А в кино царствовала пошлейшая богиня Раскрутка Пиар, стреляя в экран всякой дрянью типа «Сволочей», «Стиляг», «Ночных дозоров», «Дневных дозоров» и прочей пустопорожней чепухи. Когда Незримов наконец решился на премьеру «Исцелителя», вышел лунгинский «Остров» и плечом отбросил Эолов шедевр на бортик, как более наглый хоккеист — менее наглого. Непонятно почему, все говорили о Лунгине и почти не замечали Незримова, будто потомок богов уже вообще никуда не годится.
Где-то там же затерялся юбилей Марты Валерьевны, ей исполнилось шестьдесят, но она все еще была молода и подвижна, вела дела, изредка что-то читала на радио и деликатно пилила мужа, что пора ему снимать следующее кино.

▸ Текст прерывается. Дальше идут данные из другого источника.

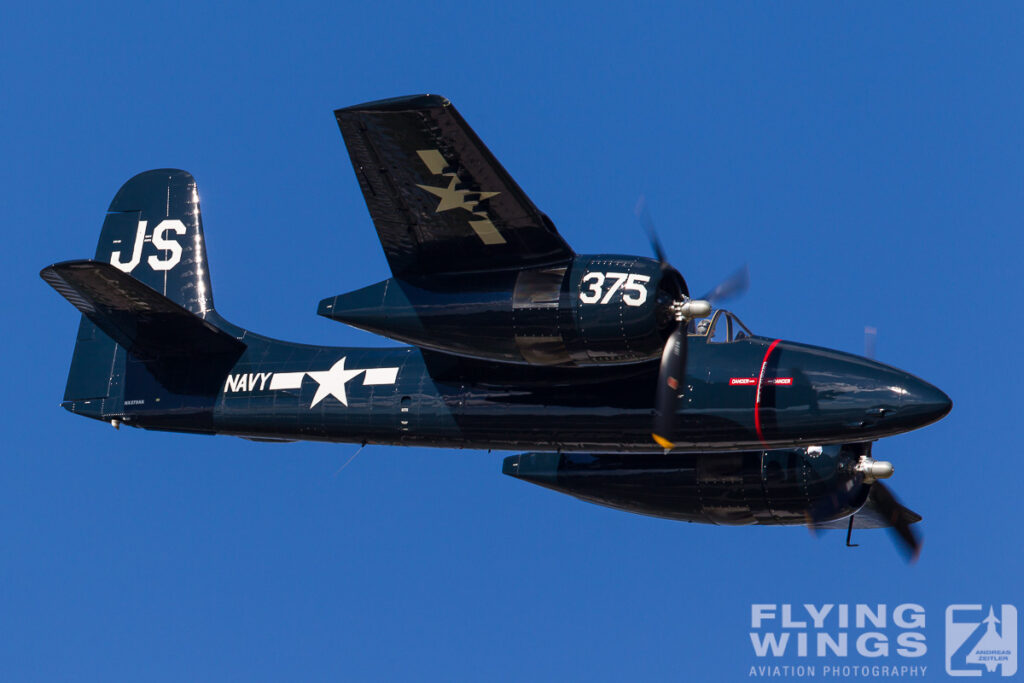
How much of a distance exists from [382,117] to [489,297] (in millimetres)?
3078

— Матушка, мне скоро во-семь-де-сят, — отвечал Незримов, будто это число состояло не из двух, а из четырех цифр — 8070.
Его больше всего огорчил балабановский «Груз 200» — как такой талантливый режик смог снять полнейшее антикино! Но именно это уязвило и вдруг всколыхнуло потомка богов.
— Нет! — решительно произнес он. — Надо мне, как Эсхилу, вернуться из ада. В комедии у этого... как его... Погоди, погоди, сам вспомню... У Аристофана! А ты говоришь, у меня память слабеет.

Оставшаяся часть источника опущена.